Transcriptional pausing by RNA polymerases (RNAPs) is a key mechanism to regulate gene expression in all kingdoms of life and is a prerequisite for transcription termination. The essential bacterial transcription factor NusA stimulates both pausing and termination of transcription, thus playing a central role. Here, we report single-particle electron cryo-microscopy reconstructions of NusA bound to paused E. coli RNAP elongation complexes with and without a pause-enhancing hairpin in the RNA exit channel. The structures reveal four interactions between NusA and RNAP that suggest how NusA stimulates RNA folding, pausing, and termination. An asymmetric translocation intermediate of RNA and DNA converts the active site of the enzyme into an inactive state, providing a structural explanation for the inhibition of catalysis. Comparing RNAP at different stages of pausing provides insights on the dynamic nature of the process and the role of NusA as a regulatory factor.
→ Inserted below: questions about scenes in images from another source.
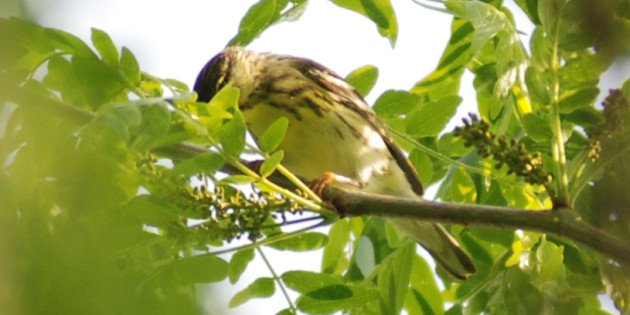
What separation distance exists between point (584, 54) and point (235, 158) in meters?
0.80

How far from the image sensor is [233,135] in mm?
1875

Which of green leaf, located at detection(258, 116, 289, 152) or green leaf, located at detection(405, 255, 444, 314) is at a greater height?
green leaf, located at detection(258, 116, 289, 152)

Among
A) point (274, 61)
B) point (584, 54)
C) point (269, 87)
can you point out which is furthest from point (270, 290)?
point (274, 61)

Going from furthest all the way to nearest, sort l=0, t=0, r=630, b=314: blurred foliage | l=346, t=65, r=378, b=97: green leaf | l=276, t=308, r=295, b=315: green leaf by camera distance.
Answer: l=346, t=65, r=378, b=97: green leaf, l=276, t=308, r=295, b=315: green leaf, l=0, t=0, r=630, b=314: blurred foliage

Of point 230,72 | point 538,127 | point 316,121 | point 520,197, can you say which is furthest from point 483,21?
point 230,72

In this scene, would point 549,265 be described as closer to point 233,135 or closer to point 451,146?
point 451,146

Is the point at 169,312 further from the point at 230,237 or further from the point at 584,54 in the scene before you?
the point at 584,54

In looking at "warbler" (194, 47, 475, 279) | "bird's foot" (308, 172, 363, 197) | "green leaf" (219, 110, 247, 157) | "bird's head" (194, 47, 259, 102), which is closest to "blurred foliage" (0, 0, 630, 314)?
"green leaf" (219, 110, 247, 157)

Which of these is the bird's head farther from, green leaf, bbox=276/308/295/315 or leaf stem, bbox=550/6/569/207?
leaf stem, bbox=550/6/569/207

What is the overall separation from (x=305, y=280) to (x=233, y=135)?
0.68 metres

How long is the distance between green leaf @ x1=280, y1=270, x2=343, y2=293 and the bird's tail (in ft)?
1.47

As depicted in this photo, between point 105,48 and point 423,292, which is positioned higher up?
point 105,48

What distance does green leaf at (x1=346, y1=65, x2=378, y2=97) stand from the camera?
116 inches

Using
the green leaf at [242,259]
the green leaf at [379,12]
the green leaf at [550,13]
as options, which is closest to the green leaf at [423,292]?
the green leaf at [242,259]
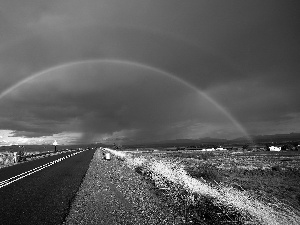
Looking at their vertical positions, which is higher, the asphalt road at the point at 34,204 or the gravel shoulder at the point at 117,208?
the asphalt road at the point at 34,204

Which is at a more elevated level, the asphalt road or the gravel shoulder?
the asphalt road

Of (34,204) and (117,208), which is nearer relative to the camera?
(117,208)

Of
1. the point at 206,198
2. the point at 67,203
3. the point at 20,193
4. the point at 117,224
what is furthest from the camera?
the point at 20,193

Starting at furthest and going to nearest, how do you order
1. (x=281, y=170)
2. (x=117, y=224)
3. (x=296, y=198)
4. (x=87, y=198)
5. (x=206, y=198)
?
(x=281, y=170) < (x=296, y=198) < (x=87, y=198) < (x=206, y=198) < (x=117, y=224)

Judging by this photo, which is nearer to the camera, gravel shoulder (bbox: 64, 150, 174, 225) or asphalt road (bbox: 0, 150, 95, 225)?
gravel shoulder (bbox: 64, 150, 174, 225)

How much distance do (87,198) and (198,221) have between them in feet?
16.5

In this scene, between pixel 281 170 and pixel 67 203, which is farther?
pixel 281 170

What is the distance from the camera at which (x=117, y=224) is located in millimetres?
6945

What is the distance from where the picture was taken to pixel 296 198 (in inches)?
697

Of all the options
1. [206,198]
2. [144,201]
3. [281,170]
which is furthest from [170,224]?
[281,170]

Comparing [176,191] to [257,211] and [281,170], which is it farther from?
[281,170]

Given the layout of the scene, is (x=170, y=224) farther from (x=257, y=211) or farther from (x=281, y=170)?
(x=281, y=170)

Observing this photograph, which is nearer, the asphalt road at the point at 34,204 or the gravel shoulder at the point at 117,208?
the gravel shoulder at the point at 117,208

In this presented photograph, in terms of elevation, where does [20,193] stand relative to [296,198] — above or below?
above
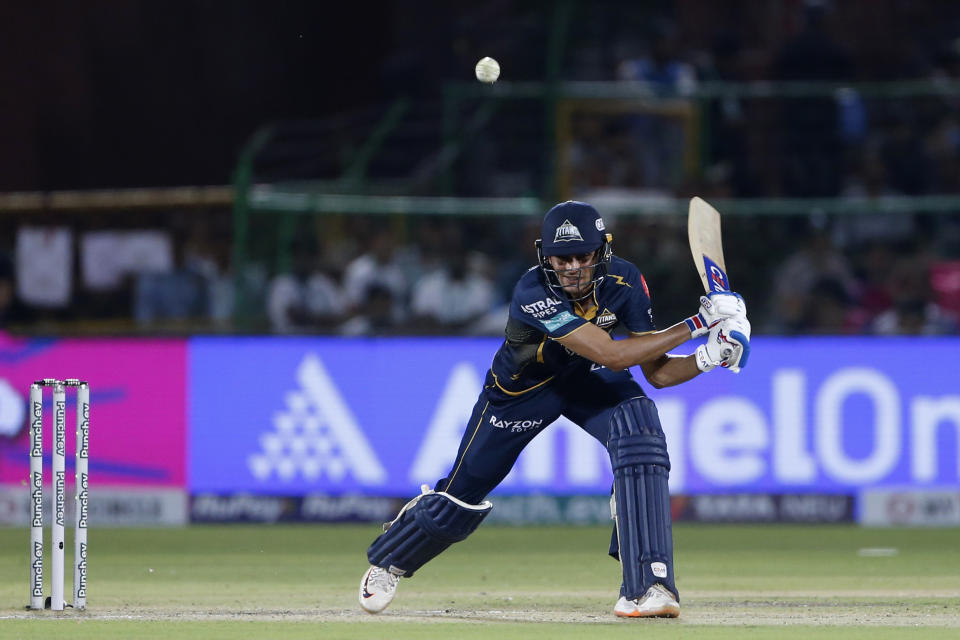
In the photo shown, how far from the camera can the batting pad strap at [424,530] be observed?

Two cryo-EM reconstructions of paused RNAP elongation complexes bound by NusA
NusA provides positively charged cavity for RNA structures and stabilizes pause
Asymmetric translocation intermediate explains transcriptional pausing
Dynamic process of pausing reflected by RNAP global conformational changes
Guo et al. present cryo-EM structures of paused RNAP bound to NusA. NusA interacts through four points with RNAP and forms a positively charged cavity above the pause-stabilizing RNA hairpin. An asymmetric, half-translocated RNA-DNA hybrid (RNA post-translocated, template DNA pre-translocated) explains transcriptional pausing. NusA further stabilizes the paused RNAP.